Но оставим лирические отступления, вернемся в гараж, где как раз пьют. Разумеется, на троих, и, разумеется, по серьезному поводу. А как же иначе? Пьют, играют на электрогуслях и наяривают на балалайке. Кстати, на балалайке именно наяривают, а не играют, то есть, если и играют, то с особой яростью, или, иногда бренчат.
"Наяривать" и "ярость" - безусловно однокоренные слова. "Бренчать" тоже имеет сакральный смысл, слово это однокоренное со словом "бренность", вас это не наводит на мысли? Меня лично наводит, но я изо всех сил борюсь с всякими незваными наводчиками - что я им, зенитное орудие на танкоопасном направлении, что ли - и поэтому возвращаюсь в гараж братца Даниила, чтобы вместе с вернувшимися из похода на Москву братками, выяснить, наконец, по какому поводу развернулась эта явно внеплановая утренняя пьянка.
Так что, просто примем к сведению, что этим утром на балалайке в авторемонтной мастерской яростно играли что-то невероятно бренное. Интересно с какого такого перепуга?
Пока Мальчиш с Безяйчиком командовали маневрами довольно-таки большой автоколонны, привезшей Медного Гоблина в Растюпинск, то есть, фурой и автокраном, Иван подошел к распевающей печальные народные песни троице и сказал:
– Ну, здорово, орлы! Чего это вы с утра так набрались?
Орлы невнятно клекотнули в ответ и нестройно затянули:
"Когда я на почте служил ямщиком,
Был молод и ел я селёдку..."
На этом месте Бугивуг ненадолго прервался, отложил свой яростно-бренный инструмент, пошарил вокруг себя мозолистой дланью, вытащил наполовину обглоданный селедочный хвост и стал его печально жевать.
Пока он жевал, Даниил с Васькой успели сообщить от лица вскормленного селедкой ямщика, что:
"И крепко же братцы в селенье одном,
Любил я в ту пору девчонку..."
Подробности любви ямщика и прекрасной селянки остались неизвестными широкой публике, потому что Бугивуг отбросил в сторону селедочный хвост и снова взялся за балалайку. Под душераздирающую трель русского сакрального инструмента он, пропустив пару-другую куплетов, потребовал от окружающих жалостливым ковбойским фальцетом:
"Налейте, налейте скорее вина,
Рассказывать нет больше мочи!"
На этом песня закончилась, и нетрезвая троица выжидающе уставилась на Ивана.
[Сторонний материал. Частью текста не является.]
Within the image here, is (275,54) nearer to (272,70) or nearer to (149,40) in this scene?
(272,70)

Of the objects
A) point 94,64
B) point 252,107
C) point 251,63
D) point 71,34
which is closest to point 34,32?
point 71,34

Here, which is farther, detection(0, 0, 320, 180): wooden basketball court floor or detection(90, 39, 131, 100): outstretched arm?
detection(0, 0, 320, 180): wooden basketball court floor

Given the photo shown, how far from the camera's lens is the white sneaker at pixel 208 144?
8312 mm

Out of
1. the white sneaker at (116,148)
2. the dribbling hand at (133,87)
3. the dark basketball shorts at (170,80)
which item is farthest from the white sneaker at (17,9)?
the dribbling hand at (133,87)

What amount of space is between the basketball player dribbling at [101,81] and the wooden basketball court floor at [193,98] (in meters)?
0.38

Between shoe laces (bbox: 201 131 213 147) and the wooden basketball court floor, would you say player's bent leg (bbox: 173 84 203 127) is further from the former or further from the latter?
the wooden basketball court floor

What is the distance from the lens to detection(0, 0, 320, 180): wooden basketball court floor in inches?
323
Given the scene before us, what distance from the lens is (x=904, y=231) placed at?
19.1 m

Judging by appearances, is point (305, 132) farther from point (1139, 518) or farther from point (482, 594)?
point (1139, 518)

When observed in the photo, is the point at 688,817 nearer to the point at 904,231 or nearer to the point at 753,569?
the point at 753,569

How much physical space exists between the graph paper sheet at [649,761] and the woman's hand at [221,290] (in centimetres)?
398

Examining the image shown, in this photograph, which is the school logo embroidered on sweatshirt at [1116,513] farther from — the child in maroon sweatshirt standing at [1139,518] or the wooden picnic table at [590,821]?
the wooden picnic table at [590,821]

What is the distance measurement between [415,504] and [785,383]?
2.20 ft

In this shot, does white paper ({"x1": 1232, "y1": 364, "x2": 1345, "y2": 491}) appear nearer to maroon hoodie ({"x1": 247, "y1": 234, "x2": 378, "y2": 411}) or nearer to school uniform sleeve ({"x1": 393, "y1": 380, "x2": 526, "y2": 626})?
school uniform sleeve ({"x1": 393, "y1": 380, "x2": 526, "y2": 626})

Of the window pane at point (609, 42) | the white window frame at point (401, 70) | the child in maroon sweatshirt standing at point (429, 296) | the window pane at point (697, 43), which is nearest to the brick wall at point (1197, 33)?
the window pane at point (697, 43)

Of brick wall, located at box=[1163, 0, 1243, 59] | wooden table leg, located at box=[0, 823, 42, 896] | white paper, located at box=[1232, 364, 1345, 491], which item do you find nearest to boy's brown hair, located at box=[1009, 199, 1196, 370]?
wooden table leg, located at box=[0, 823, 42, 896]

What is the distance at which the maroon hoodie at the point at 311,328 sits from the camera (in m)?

Иван сообразил, что братцы его, да и Бугивуг очевидно тоже находятся в крайне опасном состоянии, именуемом в России "недопоем". То есть, мировая скорбь полностью затопила их души и на этой скорби их, как бы, заклинило, то есть, для того, чтобы осознать все безобразие своего состояния, они с одной стороны были слишком трезвы, а с другой - наоборот.
– Безяйчик!
– воззвал Иван.
– У нас выпить что-нибудь есть?
– В бардачке, - коротко бросил Безяйчик, занятый застропливанием Медного Гоблина.
Иван полез в бардачок "Копейки", выудил оттуда сначала пистолет Стечкина, а потом непочатую бутыль водки "Ямщик" с весело летящей птицей-тройкой на этикетке. Из этой бутылки он аккуратно отмерял три раза по полстакана и вручил автомеханикам.
– Бум!
– сказали Даниил, Васька и Бугивуг, и сдвинули стаканы. Бума, однако, не получилось, потому что стаканы были пластиковые и к бумканью непригодные.
– За Санька!
– почти трезвым голосом печально сказал Даниил, и все сосредоточенно выпили, старательно занюхав водку черными корочками и высохшими лещиными потрохами.